Arrange the material from the line containing "What is the precise" through the line containing "Given the yellow" as a numbered list, omitting any blank lines.
==================================================
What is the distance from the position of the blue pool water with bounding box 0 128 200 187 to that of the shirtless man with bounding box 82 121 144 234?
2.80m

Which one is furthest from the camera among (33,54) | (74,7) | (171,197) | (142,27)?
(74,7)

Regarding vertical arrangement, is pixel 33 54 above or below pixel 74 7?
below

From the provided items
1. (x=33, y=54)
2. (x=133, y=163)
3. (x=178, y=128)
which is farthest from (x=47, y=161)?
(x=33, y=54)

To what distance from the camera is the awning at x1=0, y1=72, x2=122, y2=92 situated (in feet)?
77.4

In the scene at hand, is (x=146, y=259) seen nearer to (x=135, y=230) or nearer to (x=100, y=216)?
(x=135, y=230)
==================================================
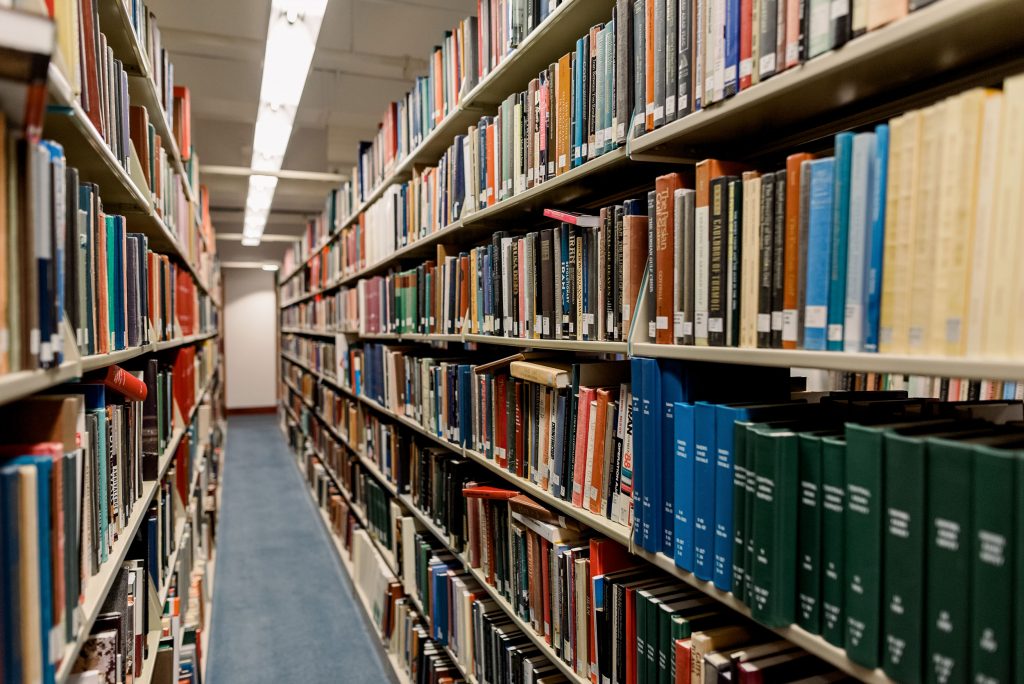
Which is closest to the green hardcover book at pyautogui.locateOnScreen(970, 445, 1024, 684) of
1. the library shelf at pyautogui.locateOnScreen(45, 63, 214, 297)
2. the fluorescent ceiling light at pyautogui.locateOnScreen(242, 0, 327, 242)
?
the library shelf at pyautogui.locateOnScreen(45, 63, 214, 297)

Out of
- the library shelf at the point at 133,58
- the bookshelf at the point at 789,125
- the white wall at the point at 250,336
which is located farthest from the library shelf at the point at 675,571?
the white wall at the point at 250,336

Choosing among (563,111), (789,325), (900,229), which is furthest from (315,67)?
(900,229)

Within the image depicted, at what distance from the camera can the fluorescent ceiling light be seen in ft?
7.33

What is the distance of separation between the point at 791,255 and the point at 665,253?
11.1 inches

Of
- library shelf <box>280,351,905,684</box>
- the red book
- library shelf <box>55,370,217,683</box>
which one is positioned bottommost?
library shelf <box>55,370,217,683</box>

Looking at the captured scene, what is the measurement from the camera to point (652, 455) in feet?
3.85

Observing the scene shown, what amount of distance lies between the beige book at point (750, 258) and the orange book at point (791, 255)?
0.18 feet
==================================================
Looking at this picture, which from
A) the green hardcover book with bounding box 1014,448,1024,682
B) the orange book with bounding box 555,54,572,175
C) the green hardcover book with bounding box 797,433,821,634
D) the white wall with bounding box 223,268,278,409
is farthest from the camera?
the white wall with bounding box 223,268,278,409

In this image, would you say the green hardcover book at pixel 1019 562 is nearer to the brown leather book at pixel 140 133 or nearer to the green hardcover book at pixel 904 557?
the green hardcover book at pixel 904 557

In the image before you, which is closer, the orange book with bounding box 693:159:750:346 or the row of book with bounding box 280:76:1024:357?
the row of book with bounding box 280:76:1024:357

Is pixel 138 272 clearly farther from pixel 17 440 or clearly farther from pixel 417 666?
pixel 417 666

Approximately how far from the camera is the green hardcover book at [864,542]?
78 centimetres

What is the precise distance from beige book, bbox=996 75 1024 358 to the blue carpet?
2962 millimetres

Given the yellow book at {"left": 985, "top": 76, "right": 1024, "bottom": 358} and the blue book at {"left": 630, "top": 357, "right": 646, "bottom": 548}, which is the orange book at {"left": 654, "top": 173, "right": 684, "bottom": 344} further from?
==================================================
** Solution to this exercise **
1. What is the precise distance from beige book, bbox=996 75 1024 358 to the blue carpet?
2. 2962 millimetres
3. Given the yellow book at {"left": 985, "top": 76, "right": 1024, "bottom": 358} and the blue book at {"left": 630, "top": 357, "right": 646, "bottom": 548}, which is the orange book at {"left": 654, "top": 173, "right": 684, "bottom": 344} further from?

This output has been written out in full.